* _JOB ITEM A_: In the forum post about the mysterious shut-down, at what voltage was the 1.5V low fault limit reached?
* _JOB ITEM B_: For each statement, decide whether the forum post about the mysterious shut-down supports it, and quote the words that settle it: (i) The poster normally keeps the Fuel running around the clock. (ii) One log entry reports the 1.5V level stabilizing at 1.452V. (iii) The log states that the auto power down was carried out at once.
* _JOB ITEM C_: Retype the passage of the forum post about the mysterious shut-down, starting at "I normally leave" and ending at "stabilized @ 1.354V.".

* _EXTRACT TO READ_:
*** Block opens ***

SGI: Hardware

A mysterious shut-down... - Page 1

I normally leave my Fuel run 24x7; however, the other day when I came home it was down and after reboot, I'd found in syslog:
unix: |$(0x15a)WARNING: 001a01 ATTN: 1.5V low warning limit reached @ 1.340V.
unix: |$(0x15a)WARNING: 001a01 ATTN: 1.5V low warning limit reached @ 1.269V.
unix: |$(0x160)WARNING: 001a01 ATTN: 1.5V level stabilized @ 1.452V.
unix: |$(0x15a)WARNING: 001a01 ATTN: 1.5V low warning limit reached @ 1.255V.
unix: |$(0x160)WARNING: 001a01 ATTN: 1.5V level stabilized @ 1.354V.
unix: |$(0x158)WARNING: 001a01 ATTN: 1.5V low fault limit reached @ 1.199V.
unix: WARNING: Auto power down will be delayed until shutdown is complete.
unix: |$(0x163)WARNING: 001a01 ATTN: power down aborted, environmental monitor reset
Xsession: mephisto: logout
INFO: The system is shutting down.

*** Block closes ***

* _SOURCE DATA_:
*** Block opens ***

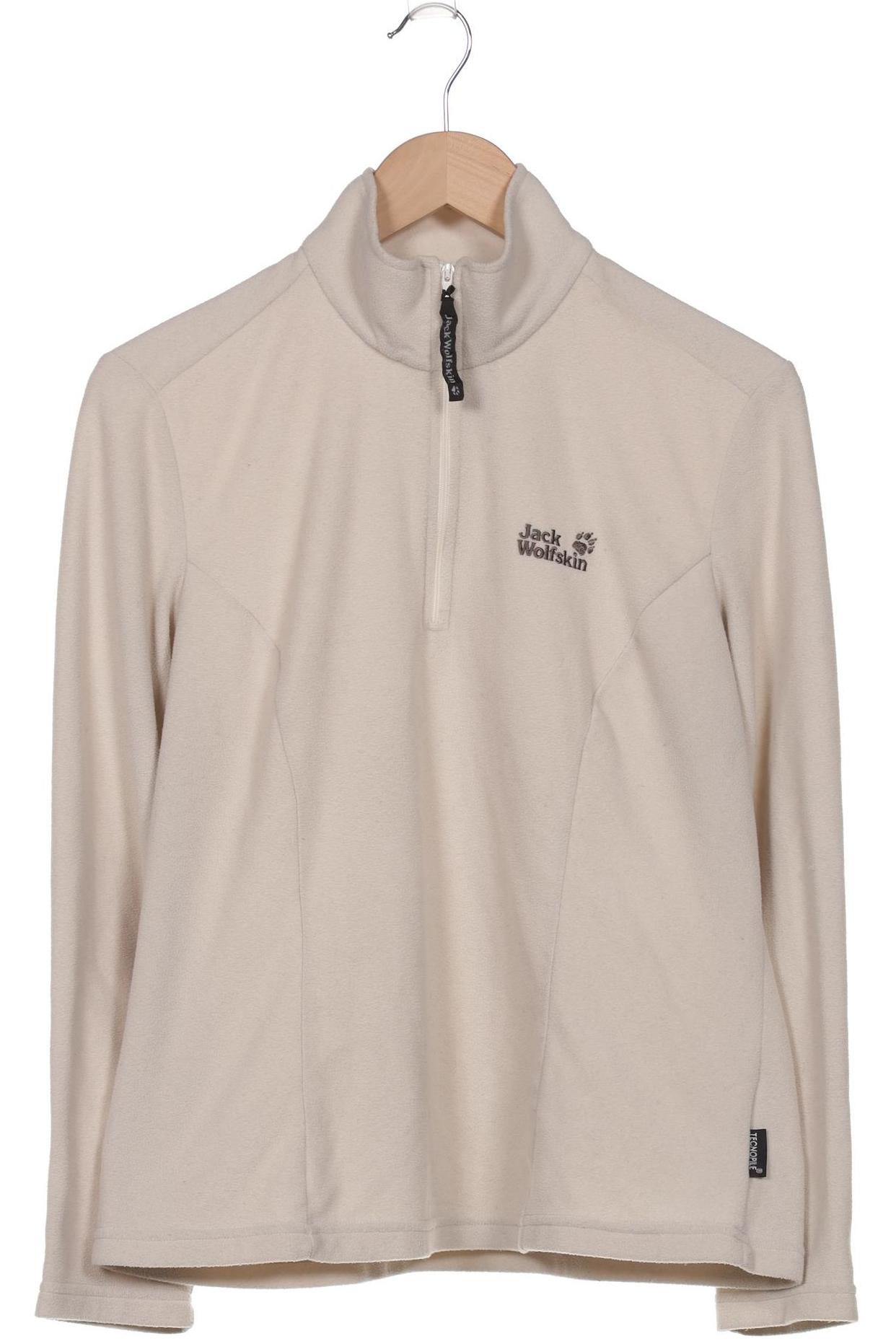 

Jack Wolfskin Damen Sweatshirt, beige, Gr. 46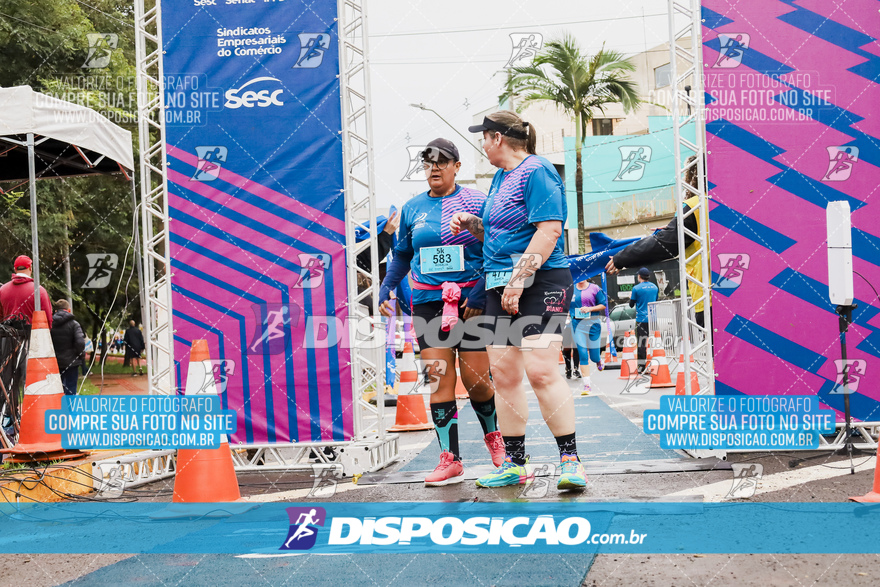 Circuito SESC de Corrida de Rua 2024 - Londrina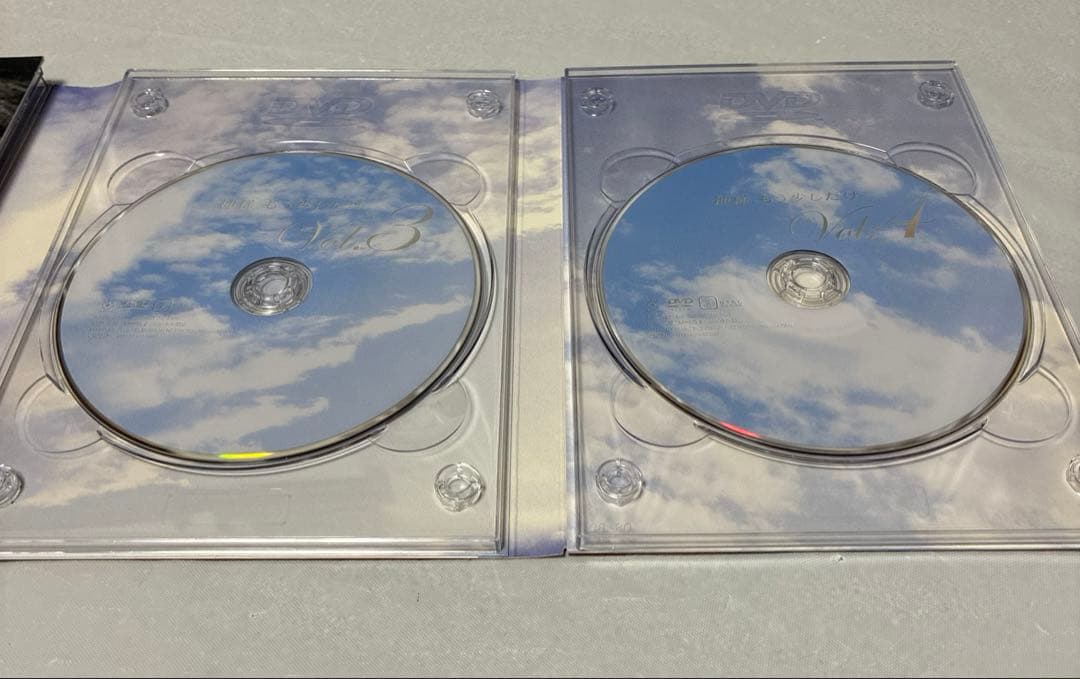 神様,もう少しだけ〈4枚組〉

*** Block closes ***

* _YOUR RESPONSE A_: 1.199V

* _YOUR RESPONSE B_:
(i) Yes: "I normally leave my Fuel run 24x7"
(ii) Yes: "1.5V level stabilized @ 1.452V."
(iii) No: "Auto power down will be delayed until shutdown is complete."

* _YOUR RESPONSE C_:
I normally leave my Fuel run 24x7; however, the other day when I came home it was down and after reboot, I'd found in syslog:
unix: |$(0x15a)WARNING: 001a01 ATTN: 1.5V low warning limit reached @ 1.340V.
unix: |$(0x15a)WARNING: 001a01 ATTN: 1.5V low warning limit reached @ 1.269V.
unix: |$(0x160)WARNING: 001a01 ATTN: 1.5V level stabilized @ 1.452V.
unix: |$(0x15a)WARNING: 001a01 ATTN: 1.5V low warning limit reached @ 1.255V.
unix: |$(0x160)WARNING: 001a01 ATTN: 1.5V level stabilized @ 1.354V.